CHICAGO (CBS) — Republicans and Democrats in Washington remained far apart on a deal to increase the federal debt ceiling and Wall Street is really worried, chalking up the biggest losses in nearly a year.
U.S. House Speaker John Boehner is reworking the GOP plan to deal with the country’s escalating debt and some conservative Republicans who opposed the original plan seem to be supporting the rewrite.
But Democrats are still opposed to the House GOP plans, favoring a longer-term deal.
The stalemate is shaking financial markets, with stocks trading lower all day on Wednesday, then plunging on news that the economy slowed this summer.
The Dow Jones lost close to 199 points, the NASDAQ dropped 75 and the S&P 500 lost 27.
As CBS 2’s Vince Gerasole reports, the debt impasse could hit consumers and the state of Illinois in the pocketbook.
Economists say the impasse in Washington is turning into a dangerous chess game.

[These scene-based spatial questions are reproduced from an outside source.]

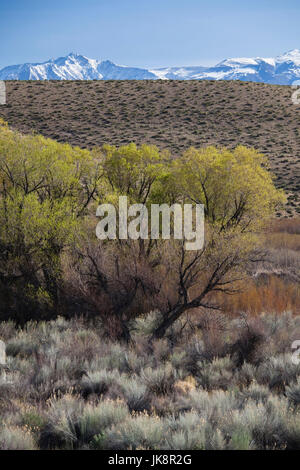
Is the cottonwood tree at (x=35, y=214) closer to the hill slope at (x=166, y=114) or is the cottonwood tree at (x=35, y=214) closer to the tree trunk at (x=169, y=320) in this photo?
the tree trunk at (x=169, y=320)

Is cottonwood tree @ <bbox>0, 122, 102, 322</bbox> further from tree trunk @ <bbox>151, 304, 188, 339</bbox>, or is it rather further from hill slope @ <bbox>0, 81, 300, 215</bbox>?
hill slope @ <bbox>0, 81, 300, 215</bbox>

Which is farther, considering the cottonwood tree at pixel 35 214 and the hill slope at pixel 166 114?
the hill slope at pixel 166 114

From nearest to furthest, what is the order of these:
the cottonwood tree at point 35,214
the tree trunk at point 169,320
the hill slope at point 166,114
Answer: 1. the tree trunk at point 169,320
2. the cottonwood tree at point 35,214
3. the hill slope at point 166,114

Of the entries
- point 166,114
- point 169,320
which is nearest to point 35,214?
point 169,320

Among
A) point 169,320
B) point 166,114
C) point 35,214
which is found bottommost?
point 169,320

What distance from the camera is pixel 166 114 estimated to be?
2240 inches

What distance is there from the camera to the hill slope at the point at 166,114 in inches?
1913

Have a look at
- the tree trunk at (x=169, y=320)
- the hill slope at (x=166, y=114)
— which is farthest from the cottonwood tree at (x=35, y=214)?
the hill slope at (x=166, y=114)

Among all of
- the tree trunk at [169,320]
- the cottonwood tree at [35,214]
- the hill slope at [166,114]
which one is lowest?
the tree trunk at [169,320]

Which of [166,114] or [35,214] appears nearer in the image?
[35,214]

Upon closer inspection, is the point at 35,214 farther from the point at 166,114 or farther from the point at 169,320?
the point at 166,114

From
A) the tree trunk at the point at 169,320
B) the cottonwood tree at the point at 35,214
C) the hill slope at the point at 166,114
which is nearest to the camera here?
the tree trunk at the point at 169,320

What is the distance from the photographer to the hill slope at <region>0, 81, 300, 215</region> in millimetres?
48594
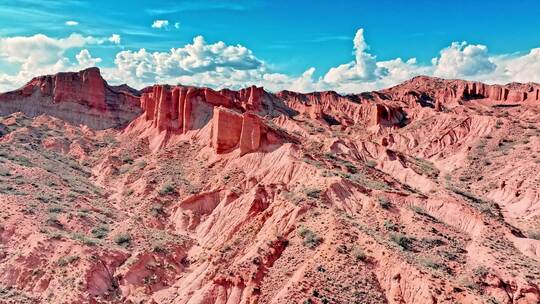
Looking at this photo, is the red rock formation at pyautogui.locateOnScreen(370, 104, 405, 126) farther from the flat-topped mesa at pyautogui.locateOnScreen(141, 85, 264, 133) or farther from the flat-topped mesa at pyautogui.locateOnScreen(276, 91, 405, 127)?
the flat-topped mesa at pyautogui.locateOnScreen(141, 85, 264, 133)

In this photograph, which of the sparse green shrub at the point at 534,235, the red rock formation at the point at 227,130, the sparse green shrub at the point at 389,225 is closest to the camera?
the sparse green shrub at the point at 389,225

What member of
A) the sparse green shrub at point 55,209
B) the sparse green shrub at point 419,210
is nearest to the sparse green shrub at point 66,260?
the sparse green shrub at point 55,209

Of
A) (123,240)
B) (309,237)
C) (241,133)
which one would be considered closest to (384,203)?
(309,237)

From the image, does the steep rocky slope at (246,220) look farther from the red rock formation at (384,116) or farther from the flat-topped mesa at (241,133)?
the red rock formation at (384,116)

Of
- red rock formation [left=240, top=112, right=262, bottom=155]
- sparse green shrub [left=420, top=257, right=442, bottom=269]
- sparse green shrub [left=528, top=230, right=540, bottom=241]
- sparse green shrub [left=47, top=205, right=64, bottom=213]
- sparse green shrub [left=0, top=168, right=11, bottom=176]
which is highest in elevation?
red rock formation [left=240, top=112, right=262, bottom=155]

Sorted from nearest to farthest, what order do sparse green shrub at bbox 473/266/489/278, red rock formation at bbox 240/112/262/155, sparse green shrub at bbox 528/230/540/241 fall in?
1. sparse green shrub at bbox 473/266/489/278
2. sparse green shrub at bbox 528/230/540/241
3. red rock formation at bbox 240/112/262/155

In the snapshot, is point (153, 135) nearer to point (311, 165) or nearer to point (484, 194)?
point (311, 165)

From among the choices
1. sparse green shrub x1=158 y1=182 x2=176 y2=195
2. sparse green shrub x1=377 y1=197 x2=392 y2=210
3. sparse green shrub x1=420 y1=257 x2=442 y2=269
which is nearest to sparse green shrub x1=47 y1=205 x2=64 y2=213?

“I’m concerned we are really playing with fire here,” said Aldolfo Laurenti, an economist with Mesirow Financial. “First thing you will see is a jump in interest rates for everyone – for mortgages, car loans, credit cards, personal debt – everything will become more expensive.”
And in a distressed home market, brokers working to close home loans are hustling.
“It’s putting a lot of pressure on us. It’s making us concerned for our clients,” said Daniel Chookasian, a broker with Baytree National Bank & Trust. “I think many of the consumers pretend like it’s not going to affect them and we try to work in such a way that it won’t affect them by doing our job up front.”
Brokers are rushing to lock in lower interest rates before they rise, as well as procure documents for those scheduled to close – in case the impasse leads to the closure of certain government offices.
“We’re pushing to get these prior to that potential date, so that we’re not running into situations where we can’t close,” Chookasian said.
If Washington’s credit rating is downgraded, the ripple effects stand to push down Illinois’ credit rating as well,
In essence, Illinois would have to pay higher interest rates on its bonds – hundreds of millions of dollars the state warns would come from programs meant to educate students or ensure public safety.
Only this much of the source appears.